Figure 6. At the MG stage, high RAR abundance allows it to form homodimers, thereby repressing ACS2 transcription and preventing premature ethylene biosynthesis. Once the autocatalytic ethylene synthesis loop is initiated, ethylene, together with NOR and RIN, represses RAR expression, thus relieving this inhibition and enabling full activation of the ripening regulatory cascade. At the RR stage, RAR levels remain lower but still sufficient, and may tend to form heterodimers with NOR, thereby attenuating the transcriptional activation of ACS2 and fine-tuning ethylene production during late ripening.

The dual role of RAR in both ethylene-mediated ripening and light sensitivity suggests the gene function may act as a convergence point linking environmental signals with fruit maturation processes. Further investigation is required to elucidate the molecular mechanisms by which RAR modulates these processes, but our results provide preliminary evidence that RAR may help fine-tune the timing of ripening in response to changing environmental conditions, thereby maintaining reproductive success and crop quality under stress-prone scenarios. The responsiveness of RAR to light conditions suggests its potential utility in low-latitude open-field cultivation or controlled-environment agriculture, such as plant factories, where intense or artificial lighting is common.
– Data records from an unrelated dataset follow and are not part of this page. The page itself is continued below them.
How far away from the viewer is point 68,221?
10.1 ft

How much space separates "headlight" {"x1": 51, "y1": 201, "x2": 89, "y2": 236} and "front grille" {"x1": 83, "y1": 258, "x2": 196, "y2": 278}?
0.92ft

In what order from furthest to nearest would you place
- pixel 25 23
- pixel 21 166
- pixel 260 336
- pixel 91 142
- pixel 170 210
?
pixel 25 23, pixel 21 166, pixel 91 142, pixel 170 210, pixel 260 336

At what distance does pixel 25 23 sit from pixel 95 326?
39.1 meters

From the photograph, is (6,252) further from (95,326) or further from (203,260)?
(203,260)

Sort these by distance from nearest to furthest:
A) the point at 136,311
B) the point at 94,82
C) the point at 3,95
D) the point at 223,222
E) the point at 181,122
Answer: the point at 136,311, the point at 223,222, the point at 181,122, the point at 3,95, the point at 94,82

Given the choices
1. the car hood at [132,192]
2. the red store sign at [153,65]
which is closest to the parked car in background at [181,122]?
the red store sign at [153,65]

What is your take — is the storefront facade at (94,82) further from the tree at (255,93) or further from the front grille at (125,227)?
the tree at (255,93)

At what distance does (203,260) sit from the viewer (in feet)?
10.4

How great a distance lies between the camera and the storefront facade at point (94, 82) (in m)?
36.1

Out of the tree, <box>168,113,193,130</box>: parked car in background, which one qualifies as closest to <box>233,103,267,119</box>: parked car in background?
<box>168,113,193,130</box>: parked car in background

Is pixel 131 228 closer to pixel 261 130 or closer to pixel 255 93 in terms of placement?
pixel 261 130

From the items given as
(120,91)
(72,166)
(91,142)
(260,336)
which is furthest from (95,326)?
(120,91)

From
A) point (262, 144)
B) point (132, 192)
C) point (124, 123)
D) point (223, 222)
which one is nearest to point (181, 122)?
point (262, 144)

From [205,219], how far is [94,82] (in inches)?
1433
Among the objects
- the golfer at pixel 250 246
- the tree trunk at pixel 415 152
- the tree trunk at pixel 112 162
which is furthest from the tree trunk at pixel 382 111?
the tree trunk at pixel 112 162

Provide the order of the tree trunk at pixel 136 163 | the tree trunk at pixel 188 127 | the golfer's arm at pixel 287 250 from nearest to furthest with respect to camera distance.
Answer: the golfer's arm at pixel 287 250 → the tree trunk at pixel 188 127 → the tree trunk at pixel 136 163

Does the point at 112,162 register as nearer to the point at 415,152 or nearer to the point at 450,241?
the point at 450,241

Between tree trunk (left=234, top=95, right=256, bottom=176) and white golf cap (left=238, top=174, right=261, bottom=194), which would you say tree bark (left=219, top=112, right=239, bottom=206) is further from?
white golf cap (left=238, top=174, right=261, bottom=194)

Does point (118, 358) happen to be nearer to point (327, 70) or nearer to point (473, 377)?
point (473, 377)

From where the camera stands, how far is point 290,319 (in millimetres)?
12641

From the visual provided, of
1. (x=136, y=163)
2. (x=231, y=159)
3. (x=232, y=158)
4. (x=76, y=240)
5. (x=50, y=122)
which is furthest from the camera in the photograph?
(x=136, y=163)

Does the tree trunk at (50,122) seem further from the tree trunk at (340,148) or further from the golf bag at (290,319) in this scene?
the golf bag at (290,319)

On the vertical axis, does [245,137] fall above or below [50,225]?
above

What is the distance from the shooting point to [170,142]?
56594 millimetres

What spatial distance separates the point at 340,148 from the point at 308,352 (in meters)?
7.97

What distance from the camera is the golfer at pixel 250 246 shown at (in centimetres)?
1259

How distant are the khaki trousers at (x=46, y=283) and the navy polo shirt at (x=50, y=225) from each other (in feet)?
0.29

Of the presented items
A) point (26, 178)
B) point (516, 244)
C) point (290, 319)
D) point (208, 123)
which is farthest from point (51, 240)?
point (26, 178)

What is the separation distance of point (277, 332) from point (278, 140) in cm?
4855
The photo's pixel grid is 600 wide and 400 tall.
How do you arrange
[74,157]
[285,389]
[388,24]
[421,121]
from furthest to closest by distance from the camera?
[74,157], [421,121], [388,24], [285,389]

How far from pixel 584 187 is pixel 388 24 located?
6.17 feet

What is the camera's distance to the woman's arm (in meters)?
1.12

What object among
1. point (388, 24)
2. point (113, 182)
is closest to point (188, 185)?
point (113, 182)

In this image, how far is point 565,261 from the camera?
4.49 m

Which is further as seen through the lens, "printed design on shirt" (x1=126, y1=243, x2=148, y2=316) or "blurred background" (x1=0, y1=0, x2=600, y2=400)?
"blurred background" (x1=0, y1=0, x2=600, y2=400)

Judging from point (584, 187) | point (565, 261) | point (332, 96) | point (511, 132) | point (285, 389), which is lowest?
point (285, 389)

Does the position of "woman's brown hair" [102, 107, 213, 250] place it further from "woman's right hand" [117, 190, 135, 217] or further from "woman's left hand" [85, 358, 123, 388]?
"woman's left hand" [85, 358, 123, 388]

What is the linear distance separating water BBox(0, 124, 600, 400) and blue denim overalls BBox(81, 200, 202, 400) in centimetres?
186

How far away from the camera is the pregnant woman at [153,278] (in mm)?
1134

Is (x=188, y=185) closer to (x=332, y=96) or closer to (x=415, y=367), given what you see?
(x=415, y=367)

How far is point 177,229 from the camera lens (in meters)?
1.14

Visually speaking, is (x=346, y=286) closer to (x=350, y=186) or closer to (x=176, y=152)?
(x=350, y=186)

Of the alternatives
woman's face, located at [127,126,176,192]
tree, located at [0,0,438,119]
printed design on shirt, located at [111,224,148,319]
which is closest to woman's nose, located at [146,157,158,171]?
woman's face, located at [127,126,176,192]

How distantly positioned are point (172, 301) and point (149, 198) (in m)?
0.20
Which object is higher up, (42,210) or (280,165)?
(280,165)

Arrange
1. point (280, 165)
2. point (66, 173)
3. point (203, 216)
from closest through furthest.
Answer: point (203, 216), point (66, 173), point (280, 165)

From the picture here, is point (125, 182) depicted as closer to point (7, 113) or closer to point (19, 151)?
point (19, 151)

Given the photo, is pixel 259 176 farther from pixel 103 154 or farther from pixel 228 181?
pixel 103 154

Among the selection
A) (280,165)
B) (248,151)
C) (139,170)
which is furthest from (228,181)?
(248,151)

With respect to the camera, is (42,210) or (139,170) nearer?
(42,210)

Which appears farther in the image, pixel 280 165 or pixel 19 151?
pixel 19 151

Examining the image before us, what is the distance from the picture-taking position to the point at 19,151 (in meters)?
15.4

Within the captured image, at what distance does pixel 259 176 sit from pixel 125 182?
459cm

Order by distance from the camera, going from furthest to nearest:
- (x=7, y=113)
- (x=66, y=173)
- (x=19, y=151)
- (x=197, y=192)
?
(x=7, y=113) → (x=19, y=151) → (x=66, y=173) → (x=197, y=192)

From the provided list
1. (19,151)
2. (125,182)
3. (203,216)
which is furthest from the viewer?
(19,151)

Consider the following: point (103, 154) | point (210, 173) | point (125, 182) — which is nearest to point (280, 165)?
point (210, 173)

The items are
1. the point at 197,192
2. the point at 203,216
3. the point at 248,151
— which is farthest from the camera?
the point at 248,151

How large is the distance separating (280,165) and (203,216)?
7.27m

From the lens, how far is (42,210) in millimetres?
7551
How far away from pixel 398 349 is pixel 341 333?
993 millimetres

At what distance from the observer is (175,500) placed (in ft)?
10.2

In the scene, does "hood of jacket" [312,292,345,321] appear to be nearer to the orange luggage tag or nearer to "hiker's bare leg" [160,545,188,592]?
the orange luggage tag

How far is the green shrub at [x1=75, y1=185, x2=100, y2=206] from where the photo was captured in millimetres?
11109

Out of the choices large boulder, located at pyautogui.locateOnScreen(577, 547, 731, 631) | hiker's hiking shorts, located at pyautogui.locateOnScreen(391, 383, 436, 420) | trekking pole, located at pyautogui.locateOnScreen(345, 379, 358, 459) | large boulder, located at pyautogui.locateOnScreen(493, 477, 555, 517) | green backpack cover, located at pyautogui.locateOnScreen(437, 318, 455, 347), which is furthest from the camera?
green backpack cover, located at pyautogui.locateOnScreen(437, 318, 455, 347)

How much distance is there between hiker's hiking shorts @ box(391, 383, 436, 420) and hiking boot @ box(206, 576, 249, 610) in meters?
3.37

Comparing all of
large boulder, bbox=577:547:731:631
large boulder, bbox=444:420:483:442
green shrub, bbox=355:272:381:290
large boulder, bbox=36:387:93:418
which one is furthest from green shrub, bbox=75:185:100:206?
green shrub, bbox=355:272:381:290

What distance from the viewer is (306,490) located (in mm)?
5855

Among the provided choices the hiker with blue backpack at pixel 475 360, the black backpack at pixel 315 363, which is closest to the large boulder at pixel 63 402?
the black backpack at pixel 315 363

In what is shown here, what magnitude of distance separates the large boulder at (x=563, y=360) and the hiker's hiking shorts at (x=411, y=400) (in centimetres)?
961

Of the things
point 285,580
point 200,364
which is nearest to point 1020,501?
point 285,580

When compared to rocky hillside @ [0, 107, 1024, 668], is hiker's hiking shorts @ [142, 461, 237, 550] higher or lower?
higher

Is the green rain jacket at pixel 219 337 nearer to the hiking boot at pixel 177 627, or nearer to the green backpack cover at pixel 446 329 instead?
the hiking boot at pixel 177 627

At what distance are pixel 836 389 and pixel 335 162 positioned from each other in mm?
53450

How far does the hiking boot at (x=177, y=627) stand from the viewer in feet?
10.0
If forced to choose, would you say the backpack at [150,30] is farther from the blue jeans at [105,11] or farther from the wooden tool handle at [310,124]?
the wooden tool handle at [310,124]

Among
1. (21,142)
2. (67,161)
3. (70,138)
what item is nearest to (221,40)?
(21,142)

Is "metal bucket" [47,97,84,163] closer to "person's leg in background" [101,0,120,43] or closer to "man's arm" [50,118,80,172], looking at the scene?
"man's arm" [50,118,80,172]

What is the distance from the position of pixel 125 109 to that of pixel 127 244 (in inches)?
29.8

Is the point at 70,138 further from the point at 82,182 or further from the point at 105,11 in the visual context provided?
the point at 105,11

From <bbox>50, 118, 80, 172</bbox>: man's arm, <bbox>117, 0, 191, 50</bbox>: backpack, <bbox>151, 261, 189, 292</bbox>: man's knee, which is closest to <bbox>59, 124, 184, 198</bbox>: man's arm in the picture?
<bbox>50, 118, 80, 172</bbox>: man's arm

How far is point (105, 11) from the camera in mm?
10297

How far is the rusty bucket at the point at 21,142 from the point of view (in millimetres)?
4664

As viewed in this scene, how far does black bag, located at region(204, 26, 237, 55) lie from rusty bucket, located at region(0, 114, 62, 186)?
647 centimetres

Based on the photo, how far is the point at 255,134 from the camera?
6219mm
Accelerating the time to harvest under such conditions could contribute to increased cropping cycles and production efficiency.

4.3 Interregulation of RAR, NOR and RIN during the transition to ripening

The transcriptional regulation governing the transition from fruit development to ripening, often referred to as the transition stage, remains poorly defined. The induction of autocatalytic ethylene biosynthesis is known to involve a complex regulatory cascade, including mutual regulation and feedback between key TFs such as NOR and RIN (Fujisawa et al., 2013; Giovannoni et al., 2017; Liu et al., 2024). While NOR and RIN are well established as master regulators activated at the BR stage, our findings show that RAR participates in this intricate regulatory framework, serving as a molecular gatekeeper to delay ripening onset. In RNAi-RAR fruits, we observed precocious activation of NOR and RIN expression, which was accompanied by increased ethylene production prior to the BR stage (Figure 2). These results suggest that RAR-mediated repression of NOR and RIN expression helps to prevent untimely entry into the ripening phase in wild-type. On the other hand, the expression of RAR is elevated at both the MG and BR stages in the rin mutant, and also at the BR stage in the nor mutant (Figure 3). These expression patterns suggest the presence of a dual-layered negative feedback mechanism in which both ethylene and its upstream transcriptional activators (NOR and RIN) contribute to the suppression of RAR expression. This suppression likely facilitates the transition from a repressive to an active ripening state (Figure 6).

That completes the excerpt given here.